Exercise requirements:
• a. Set down a part of the hunting account word for word, beginning at the words "While we were" and stopping after the words "humidity is remarkable.".
• b. In the hunting account, what did the narrator stretch across the river for the porters to haul themselves over by?
• c. Extend the hunting account from its last sentence, carrying on from where it stops.

Passage provided:
-*-
I carried at that time a Mexican raw hide lariat and thought that this stretched across would do nicely for the boys to haul themselves over by. So I took one end to the other side and made it fast, when the safari began to come over. Once the plunge had been taken I found that more of them could swim than they had led me to believe. Then the inevitable—when raw hide gets wet—happened and the rope parted. As luck would have it there was a boy about mid-stream at the instant. The slippery end slid through his fingers and he went rapidly down-stream. His head kept going under and reappearing I noticed, but thought that, as he had a smile on his face each time he came up, he was another humbug pretending to be unable to swim. His friends, who knew perfectly well that he could not swim a yard, said, of course, not a word. And it was not until he gushed water at the mouth instead of air that I realised he was drowning. I ran down the bank while another boy plunged in at the crossing place. I reached the boy first by a second and we soon had him towing to bank. Black men are good to save, they never seem to realise their close call and do not clutch and try to climb out on you. While towing to the bank I felt something on my head and put up a hand to brush it off. Horrors, a snake! It was merely trying to save itself on anything above water level, but I did not realise this. Whenever I knocked it off it seemed to come again. Luckily we just then reached the bank or in another instant I would have abandoned my drowning porter to save myself from that beastly serpent. It was all very silly, and the snake was nearly at its last gasp, but I did not see the humour at the moment. Needless to say, the boy was perfectly all right in ten minutes after vomiting up a bucket or two of water.

While we were getting ready again for the march we heard elephant. To my inexperienced ear the sound seemed to come from some bush 400 yds. or 500 yds. away. But Pyjalé said, to my astonishment, that they were a long way off and that unless we hurried we should not see them before sundown. As the sun then indicated about one o’clock, I thought he was wrong. But he was not; for it was half an hour from sunset when we saw them, still far away. I remember looking industriously about all those miles expecting momentarily to see elephant, while Pyjalé soaked along ahead of me without a glance aside. The only explanation of this extraordinary sound-carrying that has ever occurred to me is humidity of atmosphere. During the dry season the earth becomes so hot that when the first rains fall much is evaporated in steam and the humidity is remarkable.

Here we were face to face with such a gathering of elephant as I had never dared to dream of even. The whole country was black with them, and what lay beyond them one could not see as the country was dead flat. Some of them were up to their knees in water, and when we reached their tracks the going became very bad. The water was so opaque with mud as to quite hide the huge pot-holes made by the heavy animals. You were in and out the whole time. As we drew nearer I thought that we ought to go decently and quietly, at any rate make some pretence of stalking them, if only out of respect to them. But no, that awful Pyjalé rushed me, splashing and squelching right up to them. He was awfully good, and I began to learn a lot from him. He treated elephant with complete indifference. If he were moved at all, and that was seldom, he would smile.

I was for treating them as dangerous animals, especially when we trod on the heels of small bogged-down calves and their mothers came rushing back at us in the most alarming fashion, but Pyjalé would have none of it. Up to the big bulls would he have me go, even if we had to go under infuriated cows. He made me kill seven before sundown stopped the bloodshed.
-*-
Records from a spatial question set
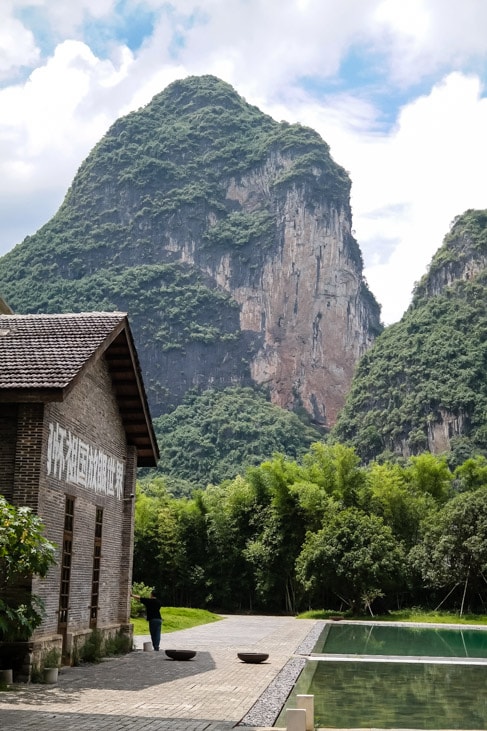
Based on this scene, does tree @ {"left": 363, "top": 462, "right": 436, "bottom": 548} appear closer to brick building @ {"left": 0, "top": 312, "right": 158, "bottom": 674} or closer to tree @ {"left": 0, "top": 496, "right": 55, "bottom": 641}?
brick building @ {"left": 0, "top": 312, "right": 158, "bottom": 674}

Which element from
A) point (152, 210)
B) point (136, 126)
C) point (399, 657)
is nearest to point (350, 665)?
point (399, 657)

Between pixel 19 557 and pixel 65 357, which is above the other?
pixel 65 357

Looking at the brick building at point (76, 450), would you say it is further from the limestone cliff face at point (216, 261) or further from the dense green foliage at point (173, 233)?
the limestone cliff face at point (216, 261)

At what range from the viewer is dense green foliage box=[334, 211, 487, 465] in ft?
293

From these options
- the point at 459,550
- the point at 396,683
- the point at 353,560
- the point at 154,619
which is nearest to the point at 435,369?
the point at 459,550

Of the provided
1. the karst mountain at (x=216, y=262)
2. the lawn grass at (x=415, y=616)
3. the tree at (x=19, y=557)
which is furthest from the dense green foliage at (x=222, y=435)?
the tree at (x=19, y=557)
-*-
Answers below:
• a.
While we were getting ready again for the march we heard elephant. To my inexperienced ear the sound seemed to come from some bush 400 yds. or 500 yds. away. But Pyjalé said, to my astonishment, that they were a long way off and that unless we hurried we should not see them before sundown. As the sun then indicated about one o’clock, I thought he was wrong. But he was not; for it was half an hour from sunset when we saw them, still far away. I remember looking industriously about all those miles expecting momentarily to see elephant, while Pyjalé soaked along ahead of me without a glance aside. The only explanation of this extraordinary sound-carrying that has ever occurred to me is humidity of atmosphere. During the dry season the earth becomes so hot that when the first rains fall much is evaporated in steam and the humidity is remarkable.

• b. A Mexican raw hide lariat.

• c.
With great difficulty we found a spot a little higher than the surrounding country and fairly dry. As usual at these flood times the little island was crawling with ants of every description. How comes it that ants do not drown, although they cannot swim? They appear to be covered with something which repels water.

Scorpions and all kinds of other horrors were there also. One of the boys was bitten and made a fearful fuss all night about it.

I expected to do well on the morrow, but when it came, behold, not an elephant in sight. Such are the surprises of elephant hunting. Yesterday when light failed hundreds upon hundreds in sight and now an empty wilderness.

We had not alarmed them, as I noticed that when a shot was fired only the animals in the vicinity ran and that for a short distance only. There were too many to stampede even had they been familiar with firearms. And the noise was such as to drown the crack of a ·303 almost immediately.

I asked Pyjalé what he thought about it. He said that at the beginning of the rains elephant wandered all over the country. You could never tell where they might be. With water and mud and green food springing up everywhere they were under no necessity to frequent any one district more than another. Pyjalé’s advice was to get the ivory out and take it home, and then he would show me a country where we were certain to get big bulls. Accordingly the boys set about chopping out while I went for a cruise around to make certain there was nothing about.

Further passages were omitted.